§ Selected text
· · · · · · ·

- Directed by: Kamal Raj Bhasin
- Written by: Madan Joshi (dialogues)
- Screenplay by: Suroor Subhash
- Story by: Kamal Raj Bhasin
- Produced by: Kamal Raj Bhasin
- Starring: Chunky Pandey Nagma
- Cinematography: Damodar Naidu
- Edited by: Nasir Hakim
- Music by: Laxmikant-Pyarelal
- Production company: Kamal Raj International
- Release date: 1997;

= Kaun Rokega Mujhe =

Kaun Rokega Mujhe ( Who will stop me?) is a 1997 Hindi-language action thriller film of Bollywood, directed and produced by Kamal Raj Bhasin and starring Chunky Pandey and Nagma in the lead roles. This film was released on 12 December 1997 under the banner of Kamal Raj International. The music directors of the film were Laxmikant–Pyarelal.

· · · · · · ·

Stored records:
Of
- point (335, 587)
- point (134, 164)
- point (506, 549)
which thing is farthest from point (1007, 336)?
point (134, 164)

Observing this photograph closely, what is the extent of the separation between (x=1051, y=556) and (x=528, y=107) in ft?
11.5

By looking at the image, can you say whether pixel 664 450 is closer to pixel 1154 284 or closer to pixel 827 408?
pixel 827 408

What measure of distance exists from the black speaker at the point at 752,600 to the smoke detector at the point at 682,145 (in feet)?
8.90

· · · · · · ·

§ Parts of the exercise
**A.** Duplicate the part of the film entry from "- Screenplay by: Suroor" to "film were Laxmikant–Pyarelal.".
**B.** List every credit in the film entry's opening list that goes to Kamal Raj Bhasin.
**C.** Turn the film entry's paragraph that starts "Kaun Rokega Mujhe ( Who will stop me?) is a 1997" into a short list that keeps its main facts.

§ Answer list
**A.**
- Screenplay by: Suroor Subhash
- Story by: Kamal Raj Bhasin
- Produced by: Kamal Raj Bhasin
- Starring: Chunky Pandey Nagma
- Cinematography: Damodar Naidu
- Edited by: Nasir Hakim
- Music by: Laxmikant-Pyarelal
- Production company: Kamal Raj International
- Release date: 1997;

= Kaun Rokega Mujhe =

Kaun Rokega Mujhe ( Who will stop me?) is a 1997 Hindi-language action thriller film of Bollywood, directed and produced by Kamal Raj Bhasin and starring Chunky Pandey and Nagma in the lead roles. This film was released on 12 December 1997 under the banner of Kamal Raj International. The music directors of the film were Laxmikant–Pyarelal.

**B.**
- Directed by
- Story by
- Produced by

**C.**
- Title: Kaun Rokega Mujhe (Who will stop me?)
- Type: 1997 Hindi-language Bollywood action thriller
- Director and producer: Kamal Raj Bhasin
- Leads: Chunky Pandey and Nagma
- Release: 12 December 1997, under the Kamal Raj International banner
- Music: Laxmikant–Pyarelal